There are four major facets to the accusations of poor external validity of the integration paradigm; the artificial settings of most integration experiments to date, the almost exclusive use of pencil-and-paper tests in the reported integration literature, the problem of inference, and the use of procedural techniques that fall short of replicating marketing conditions.

With regard to the first charge above, Ebbessen and Konecni (1980) are vocal critics, claiming that the laboratory simulations that provide underpinning for the averaging model lack validity in real-world settings. Levin, Louviere, Schepanski and Norman (1983) rush to the defence of the technique, taking the line that generalizations from laboratory to market are justified in the light of the external validation provided for the results of a number of such studies. This is a little unconvincing for many consumer behaviour students and marketing practitioners, however; and even Levin goes on to sound a note of caution about expecting results acquired in the laboratory to be exactly duplicated in a naturalistic setting.
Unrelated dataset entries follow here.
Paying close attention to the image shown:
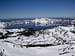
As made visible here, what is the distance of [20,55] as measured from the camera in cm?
→ 651

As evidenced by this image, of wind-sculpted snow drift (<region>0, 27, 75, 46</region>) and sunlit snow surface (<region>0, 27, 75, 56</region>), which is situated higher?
sunlit snow surface (<region>0, 27, 75, 56</region>)

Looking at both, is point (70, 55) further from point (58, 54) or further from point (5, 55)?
point (5, 55)

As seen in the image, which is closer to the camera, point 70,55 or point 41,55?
point 70,55

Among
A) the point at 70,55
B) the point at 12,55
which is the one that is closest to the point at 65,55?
the point at 70,55

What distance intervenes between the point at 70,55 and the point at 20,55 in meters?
2.27

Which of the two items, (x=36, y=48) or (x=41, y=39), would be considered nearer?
(x=36, y=48)

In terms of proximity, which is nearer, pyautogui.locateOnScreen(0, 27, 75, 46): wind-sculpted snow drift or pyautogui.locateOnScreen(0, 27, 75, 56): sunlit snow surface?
pyautogui.locateOnScreen(0, 27, 75, 56): sunlit snow surface

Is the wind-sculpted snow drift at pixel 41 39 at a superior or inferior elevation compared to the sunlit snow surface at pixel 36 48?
inferior

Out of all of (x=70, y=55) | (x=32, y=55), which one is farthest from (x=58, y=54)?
(x=32, y=55)

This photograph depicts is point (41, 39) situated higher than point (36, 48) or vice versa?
point (36, 48)

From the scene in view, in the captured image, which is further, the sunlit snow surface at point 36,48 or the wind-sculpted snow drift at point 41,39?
the wind-sculpted snow drift at point 41,39

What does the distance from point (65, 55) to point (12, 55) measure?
2393 mm

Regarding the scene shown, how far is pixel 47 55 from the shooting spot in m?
6.55

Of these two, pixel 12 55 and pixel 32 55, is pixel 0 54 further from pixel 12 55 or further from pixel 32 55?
pixel 32 55
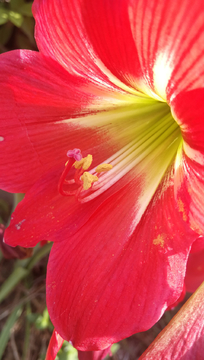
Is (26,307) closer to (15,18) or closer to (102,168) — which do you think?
(102,168)

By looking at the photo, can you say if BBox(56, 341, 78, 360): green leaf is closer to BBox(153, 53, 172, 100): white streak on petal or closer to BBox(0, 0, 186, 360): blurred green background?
BBox(0, 0, 186, 360): blurred green background

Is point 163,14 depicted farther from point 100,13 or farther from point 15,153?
point 15,153

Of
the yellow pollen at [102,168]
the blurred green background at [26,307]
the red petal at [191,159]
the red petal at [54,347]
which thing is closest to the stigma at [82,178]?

The use of paper-and-pencil tests refers to the prevalence of studies that present information to subjects as written statements rather than in the form of actual products with various (manipulated) attributes. Obviously, the former technique provides a much closer control of the information being manipulated, but raises the possibility that other variables not specifically included might yet inferentially affect the analysis.

Cohen et al. (1980) question the validity of the critical crossover test of Anderson's theory along these same lines, by referring the readers to the experiment conducted by Troutman and Shanteau (1976). In this experiment, expectant parents were randomly offered a series of nine written descriptions of diapers; each description combined one of three levels of absorbency with one of three levels of durability. Quality ratings elicited from the subjects, along with ratings of products described by offering information on only one of the product attributes, suggested that an averaging model was being used in the judgement information-integration process. Cohen et al. suggested (page 39) that respondents' inferences about the missing attribute data accounted for the averaging. Levin et al. (1984) carried out an experiment of their own to validate Cohen et al.'s idea. Their research offers some support, in that "...inferences based on interstimulus relationships appear to occur only when the relationship between stimulus dimension is strongly established and when the missing information is deemed crucial to the required judgement" (p101).
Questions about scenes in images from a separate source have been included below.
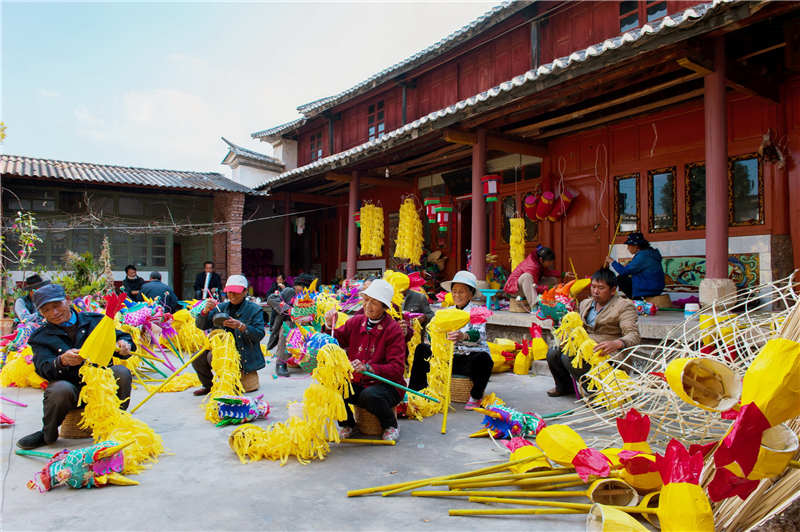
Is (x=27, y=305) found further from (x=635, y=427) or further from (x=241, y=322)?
(x=635, y=427)

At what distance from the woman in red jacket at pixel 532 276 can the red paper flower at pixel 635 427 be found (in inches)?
165

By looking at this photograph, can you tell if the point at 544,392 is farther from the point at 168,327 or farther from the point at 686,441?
the point at 168,327

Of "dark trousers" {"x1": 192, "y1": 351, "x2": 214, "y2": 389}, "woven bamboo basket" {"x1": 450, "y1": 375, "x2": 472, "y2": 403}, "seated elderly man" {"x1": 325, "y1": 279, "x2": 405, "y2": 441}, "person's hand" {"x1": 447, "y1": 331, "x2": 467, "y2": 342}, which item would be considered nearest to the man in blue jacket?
"woven bamboo basket" {"x1": 450, "y1": 375, "x2": 472, "y2": 403}

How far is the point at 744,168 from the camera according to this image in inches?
243

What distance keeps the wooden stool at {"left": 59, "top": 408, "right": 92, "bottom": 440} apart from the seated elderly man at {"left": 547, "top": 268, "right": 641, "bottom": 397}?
3.67 meters

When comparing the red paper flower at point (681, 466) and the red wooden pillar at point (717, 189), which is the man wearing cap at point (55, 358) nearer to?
the red paper flower at point (681, 466)

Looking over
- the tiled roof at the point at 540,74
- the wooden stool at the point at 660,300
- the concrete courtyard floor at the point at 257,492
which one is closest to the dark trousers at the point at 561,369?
the concrete courtyard floor at the point at 257,492

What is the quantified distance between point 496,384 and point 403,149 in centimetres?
481

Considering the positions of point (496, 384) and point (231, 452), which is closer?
point (231, 452)

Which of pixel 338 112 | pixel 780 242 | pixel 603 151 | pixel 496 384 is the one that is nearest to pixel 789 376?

In the market-place, of course, the marketer can rarely present attribute information in isolation. As well as the difficulty of using the crossover test in the face of possible inferences being made from the missing judgement dimension, there is an additional hazard. In the event that information items of minor importance are being manipulated, then the combination rules used to integrate them may be obscured from the researcher by stronger inferences drawn from the more important (non-manipulated) evaluative criteria.

The final external validity problem mentioned above relates to the procedural techniques used in a typical integration experiment. Researchers such as Cohen et al. (1980) have criticized Anderson's experimental procedures contending that they create "a task context in which averaging becomes a heuristic for subjects to use" (p.165). Anderson has never failed to supply his subjects with clear instructions as to how to treat the given information. The instructions usually assure subjects that each attribute is as important as the other and that an equal amount of attention should be paid to each. "This is intended to help ensure the assumption of equal weighting, which is necessary for the parallelism prediction under the averaging model" (Anderson 1974b, p.264). Furthermore, the scales are firmly anchored and subjects are given practice runs in order to familiarize them with the use of a measurement scale.

In fact, these procedures are perfectly justifiable in the sense that integrationalists are not really concerned with the absolute utility ascribed to a particular stimulus by a particular individual respondent, but rather the way that utility is affected when the stimulus is combined with another. In practice too, failure to anchor the scale carefully may well be compensated for merely by enlarging the sample until a reasonable distribution around the judgement mean has been achieved. It is true, however, that consumers are not coached to make judgements about quality or value when selecting products in an everyday situation, neither do they necessarily assign equal weight to all of their evaluative criteria. Although it is reasonable to claim that specific targeted market segments may well have similar absolute values for a given attribute, and that consumers should need no coaching in assessing the quality of most commonly purchased items, the procedural question needs to be addressed in order to maximise validity.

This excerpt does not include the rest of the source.